Нет, песня совершенно не помогала.
Темно-о-о-о. Он поежился.
Цок-цок. Элрик зажмурился. Может быть, это Человек-без-Кожи? Пришел однажды за мамой, теперь придет и за ним. Страшнючий демон с безумными глазами, придет за ним и будет мучить. Стягивать с него кожу, как на картинах, и жутко хохотать.
«Там кто-то языком цокает, кто-то в темноте языком цокает, — подумал Элрик и заплакал от страха. — Там в темноте живет кто-то и смотрит на меня».
Даже не в темноте, а за ее гранью, там, где едва видит глаз.
«Мальчик, — сказала темнота. — Мальчик, мальчик-с-пальчик, Великий Мститель. Скоро ты останешься совсем-совсем один».
Божечки!
Элрик вскочил на ноги и забился о дверь, отчаянно вереща:
— Выпустите! Откройте!
Он бился об эту дрянную дверь, как птица о скалы.
«Мальчик, мальчик, — сказала темнота. — Только ты и Серая Смерть».
Элрик вытаращился на дверь, словно та — самый страшный в его жизни враг — и со всей силы влетел в нее плечом…
…чтобы вылететь с другой стороны и пребольненько удариться о каменный пол, плюхнувшись прямо под ноги стоявшего с той стороны двери всадника, сжимающего в руках длинную пушку.

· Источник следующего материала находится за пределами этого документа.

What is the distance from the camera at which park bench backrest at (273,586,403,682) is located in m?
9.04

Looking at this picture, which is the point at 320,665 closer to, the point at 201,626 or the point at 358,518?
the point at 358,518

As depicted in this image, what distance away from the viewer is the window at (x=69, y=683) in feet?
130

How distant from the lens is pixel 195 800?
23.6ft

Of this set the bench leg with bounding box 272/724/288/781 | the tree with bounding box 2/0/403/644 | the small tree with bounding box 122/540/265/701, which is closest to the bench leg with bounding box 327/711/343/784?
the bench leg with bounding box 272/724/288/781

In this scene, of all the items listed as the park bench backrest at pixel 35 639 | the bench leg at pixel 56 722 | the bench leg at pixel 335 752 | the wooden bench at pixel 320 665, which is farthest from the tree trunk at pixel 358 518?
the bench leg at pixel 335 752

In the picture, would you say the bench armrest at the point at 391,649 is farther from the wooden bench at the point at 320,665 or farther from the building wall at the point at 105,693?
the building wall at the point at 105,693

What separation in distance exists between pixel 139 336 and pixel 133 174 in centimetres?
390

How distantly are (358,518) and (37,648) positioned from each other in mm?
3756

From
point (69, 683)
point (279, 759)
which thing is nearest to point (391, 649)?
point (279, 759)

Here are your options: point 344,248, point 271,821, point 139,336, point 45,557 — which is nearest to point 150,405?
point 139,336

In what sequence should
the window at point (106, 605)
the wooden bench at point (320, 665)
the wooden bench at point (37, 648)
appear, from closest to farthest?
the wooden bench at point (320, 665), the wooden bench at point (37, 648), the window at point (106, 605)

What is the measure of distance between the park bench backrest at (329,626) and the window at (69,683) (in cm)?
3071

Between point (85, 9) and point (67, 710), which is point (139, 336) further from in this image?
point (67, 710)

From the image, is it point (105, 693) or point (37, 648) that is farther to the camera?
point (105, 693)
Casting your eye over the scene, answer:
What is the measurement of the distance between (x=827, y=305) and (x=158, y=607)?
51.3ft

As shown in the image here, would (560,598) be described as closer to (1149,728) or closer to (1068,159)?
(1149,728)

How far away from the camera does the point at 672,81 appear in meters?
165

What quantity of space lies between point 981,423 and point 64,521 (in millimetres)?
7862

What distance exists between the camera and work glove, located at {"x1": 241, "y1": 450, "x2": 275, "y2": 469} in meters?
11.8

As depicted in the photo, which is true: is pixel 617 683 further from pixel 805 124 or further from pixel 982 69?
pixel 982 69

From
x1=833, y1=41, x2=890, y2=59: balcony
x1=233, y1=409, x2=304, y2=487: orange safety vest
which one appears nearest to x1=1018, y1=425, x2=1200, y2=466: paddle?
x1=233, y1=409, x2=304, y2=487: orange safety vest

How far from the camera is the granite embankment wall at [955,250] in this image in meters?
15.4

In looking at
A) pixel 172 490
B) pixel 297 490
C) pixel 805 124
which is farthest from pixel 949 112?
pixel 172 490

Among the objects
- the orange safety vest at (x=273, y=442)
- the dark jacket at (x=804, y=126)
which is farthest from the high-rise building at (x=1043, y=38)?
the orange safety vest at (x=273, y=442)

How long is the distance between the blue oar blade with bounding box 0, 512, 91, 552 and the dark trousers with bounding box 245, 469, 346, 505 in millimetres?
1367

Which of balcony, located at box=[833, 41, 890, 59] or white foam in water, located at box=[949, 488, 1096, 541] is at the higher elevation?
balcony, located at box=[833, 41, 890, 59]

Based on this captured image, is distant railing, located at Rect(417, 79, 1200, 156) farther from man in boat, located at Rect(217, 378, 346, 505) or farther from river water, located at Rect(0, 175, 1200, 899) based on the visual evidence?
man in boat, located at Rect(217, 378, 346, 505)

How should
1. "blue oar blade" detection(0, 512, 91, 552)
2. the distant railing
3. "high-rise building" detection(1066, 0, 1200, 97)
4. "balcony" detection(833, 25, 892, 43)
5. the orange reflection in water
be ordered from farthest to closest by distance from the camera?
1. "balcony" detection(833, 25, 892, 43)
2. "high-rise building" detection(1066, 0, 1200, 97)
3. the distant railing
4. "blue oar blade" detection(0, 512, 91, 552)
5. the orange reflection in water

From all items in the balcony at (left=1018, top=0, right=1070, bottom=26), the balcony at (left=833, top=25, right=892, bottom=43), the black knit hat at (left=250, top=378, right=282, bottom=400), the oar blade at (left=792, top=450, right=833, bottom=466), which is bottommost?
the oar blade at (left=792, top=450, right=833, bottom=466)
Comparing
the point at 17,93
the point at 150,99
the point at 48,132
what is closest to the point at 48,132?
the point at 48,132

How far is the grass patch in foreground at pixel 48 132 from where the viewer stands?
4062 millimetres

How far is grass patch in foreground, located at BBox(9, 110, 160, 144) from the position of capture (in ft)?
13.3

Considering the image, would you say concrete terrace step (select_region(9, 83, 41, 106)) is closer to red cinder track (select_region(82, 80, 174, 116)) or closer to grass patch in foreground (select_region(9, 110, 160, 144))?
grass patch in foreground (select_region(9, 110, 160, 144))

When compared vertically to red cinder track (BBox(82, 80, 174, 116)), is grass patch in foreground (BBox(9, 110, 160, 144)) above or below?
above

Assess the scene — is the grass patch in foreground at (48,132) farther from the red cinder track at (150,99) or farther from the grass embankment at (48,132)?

Глаза эльфа от удивления стали как две огромные плошки.
*******
— Просто захотели, — посмотрел на него магистр Альберих, повторяя слова Элрика. — И перепрыгнули сквозь дверь.
Альберих был такой старый, что видел Начало Времен. Глаза его были подернуты дымкой: казалось, старее магистра вообще ничего не бывает.
Элрику всегда казалось, что когда ты такой старый, жить ужасно скучно.
— Угу, — насупился он, потирая ушибленное плечо. — Там внутри что-то сидело и на меня смотрело. Я испугался.
— Вот как, — кивнул головой старый эльф.
И замолчал. Уснул, наверное. С ним такое часто бывало. Элрик посидел еще немного, и уже собрался вставать, когда магистр сказал:
— Вы — нечто очень особенное, юный принц.
Если бы…
— Правда? — с надеждой переспросил Элрик. — А мама так не считает.
— Королева — вздорная, глупая, и себялюбивая женщина, — пробормотал старый Альберих. — Но, как вы когда-нибудь узнаете, к вам, мой юный принц, она не имеет ни малейшего отношения.
*****
Даже вернувшись в свои покои, Элрик так и не успокоился. Трус, сказала бы мама, трус и плакса. Только девчонки и dh’oine так много хнычут.
Рабыня уже постелила ему кровать. Новенькая, очень смешная — молодая, дородная и плоскоухая, она напоминала Элрику коровку, пасущуюся на лугу. Носила серое и держалась скромно, как мышка. От нее пахло хлебом и молоком.
— Ну чего вы плачете и плачете, милсдарь?
Элрик так обомлел, что подавился собственным всхлипом — от того, что с ним заговорила рабыня, и от того, какой ласковый у нее голос. Пару мгновений он не знал, что и делать — мама крепко-накрепко запретила говорить с рабами — но, помявшись, все же решил ответить:
— Мама, — признался Элрик, — мама меня не любит.
Уши у него плохие, никуда не годные — круглые. А были бы острые, то любила бы…
Рабыня вздрогнула, и неуверенно протянула к нему руку, погладив загрубевшей от тяжелой работы ладонью по залитой слезами щеке. Во дает! Видела бы мама, отсекла бы ей руку.
Мысль Элрику не понравилась, и он воровато оглянулся — не наблюдает ли кто за ними.
— Ну что вы, — не слишком уверенно сказала dh’oine, — ну что вы, милсдарь, такое говорите. Конечно, любит.
— Неправда, — возразил Элрик.
Тихо и осторожно, лишь бы руку не убрала. Она у нее хоть и шершавая, но теплая.